The Secret of NIMH - Production

Production

The Secret of NIMH was the first feature film to be directed by Don Bluth. In September 1979 he, fellow animators Gary Goldman and John Pomeroy, and eight other animation staff left Walt Disney Productions animation department to set up their own independent studio, Don Bluth Productions. The studio worked, at first, out of Bluth's house and garage, but moved to a two-story, 5,500-square-foot (510 m2) facility in Studio City several months later. After completing work on several shorter projects, including a two-minute animated sequence for the film Xanadu, the studio forged a deal with Aurora Productions, a film-making partnership established by former Disney executives.

The rights to the book Mrs. Frisby and the Rats of NIMH had reportedly been offered to Disney in 1972 but turned down. At Bluth, Goldman and Pomeroy's request, Aurora Productions acquired the film rights, and offered Don Bluth Productions a budget of US$ 5.7 million and 30 months to complete the film, tighter in both budget and schedule than most Disney animated features at the time. The studio set out with the explicit goal in mind of returning feature animation to its “golden era”, concentrating on strong characters and story, and experimenting with unusual and often more labor-intensive animation techniques. Bluth believed older techniques were being abandoned in favor of lower production costs, and the only way animation could survive was to continue traditional production methods. Among the techniques experimented with on The Secret of NIMH were rotoscoping, multiple passes on the camera to achieve transparent shadows, and backlit animation (where animated mattes are shot with light shining through color gels to produce glowing areas for artificial light and fire effects), multiple color palettes for characters to fit in different lighting situations, from daylight, to night, to warm environments to underwater. Mrs Brisby had 46 different lighting situations, therefore there were 46 different color palettes, or lists of color, for her. Two modern, computerized versions of the multiplane camera were also manufactured for this production.

To achieve the film's detailed full animation while keeping to the tight budget, the studio strove to keep any waste of time and resources to a minimum. The crew often worked long hours with no immediate financial reward (though they were offered a cut of the film's profits, a practice common for producers, directors and stars of live action films but never before offered to artists on an animated feature); producer Gary Goldman recalled working 110 hour weeks during the final six months of production. Around 100 in-house staff worked on the film, with the labor-intensive cel painting farmed out to 45 people working from home. Many minor roles, including incidental and crowd voice work, were filled in by the in-house staff. The final cost of the film was US$ 6.385M. The producers, Bluth, Goldman, Pomeroy and the executive producers at Aurora mortgaged their homes collectively for $700,000 to complete the film, with an agreement that their investment would be the first money to be repaid.
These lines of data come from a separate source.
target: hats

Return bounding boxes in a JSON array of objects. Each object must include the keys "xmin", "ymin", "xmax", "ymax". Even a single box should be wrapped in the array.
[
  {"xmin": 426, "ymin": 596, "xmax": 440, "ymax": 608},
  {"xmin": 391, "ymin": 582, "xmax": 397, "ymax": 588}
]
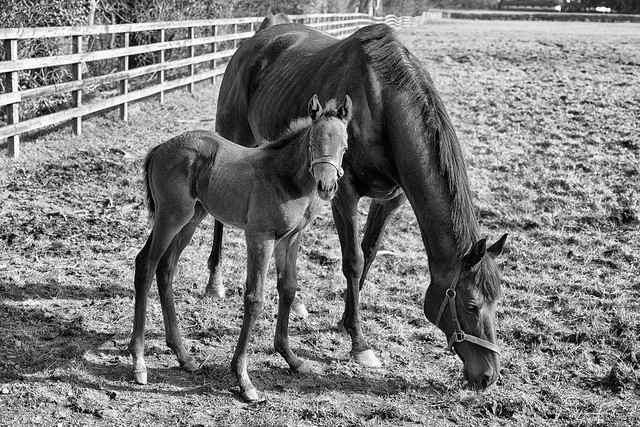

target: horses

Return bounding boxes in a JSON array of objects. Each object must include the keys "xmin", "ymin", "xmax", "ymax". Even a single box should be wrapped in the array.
[
  {"xmin": 205, "ymin": 12, "xmax": 509, "ymax": 391},
  {"xmin": 127, "ymin": 94, "xmax": 354, "ymax": 402}
]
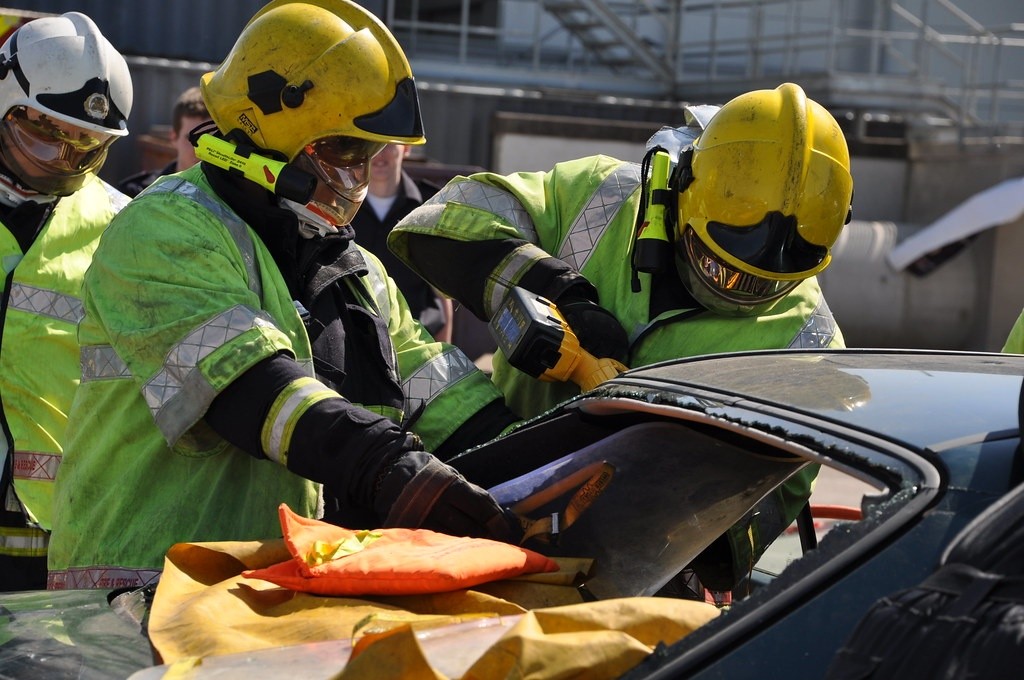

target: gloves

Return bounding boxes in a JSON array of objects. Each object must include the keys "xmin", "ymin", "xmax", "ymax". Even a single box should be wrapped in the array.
[
  {"xmin": 548, "ymin": 271, "xmax": 636, "ymax": 365},
  {"xmin": 321, "ymin": 405, "xmax": 522, "ymax": 542}
]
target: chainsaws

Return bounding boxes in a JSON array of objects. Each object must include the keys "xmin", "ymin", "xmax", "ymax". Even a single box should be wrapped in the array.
[{"xmin": 486, "ymin": 284, "xmax": 631, "ymax": 394}]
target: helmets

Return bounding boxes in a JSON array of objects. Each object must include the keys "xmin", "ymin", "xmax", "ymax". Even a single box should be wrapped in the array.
[
  {"xmin": 198, "ymin": 1, "xmax": 428, "ymax": 163},
  {"xmin": 673, "ymin": 81, "xmax": 854, "ymax": 282},
  {"xmin": 1, "ymin": 10, "xmax": 133, "ymax": 137}
]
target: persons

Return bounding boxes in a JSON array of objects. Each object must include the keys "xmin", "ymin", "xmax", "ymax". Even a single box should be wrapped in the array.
[
  {"xmin": 0, "ymin": 0, "xmax": 524, "ymax": 590},
  {"xmin": 387, "ymin": 83, "xmax": 849, "ymax": 594}
]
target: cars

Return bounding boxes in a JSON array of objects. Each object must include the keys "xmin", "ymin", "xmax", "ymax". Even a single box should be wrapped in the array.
[{"xmin": 0, "ymin": 348, "xmax": 1023, "ymax": 680}]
During the film's production, Aurora contacted Wham-O, the manufacturers of Frisbee flying discs, with concerns about possible trademark infringements if the "Mrs. Frisby" name in O'Brien's original book was used in the movie. Wham-O rejected Aurora's request for waiver to use the same-sounding name to their "Frisbee", in the movie. Aurora informed Bluth & company that Mrs. Frisby's name would have to be altered. By then, the voice work had already been recorded for the film, so the name change to "Mrs. Frisby" necessitated a combination of re-recording some lines and, because John Carradine was unavailable for further recordings, careful sound editing had to be performed, taking the "B" sound of another word from Carradine's recorded lines, and replace the "F" sound with the "B" sound, altering the name from "Frisby" to "Brisby".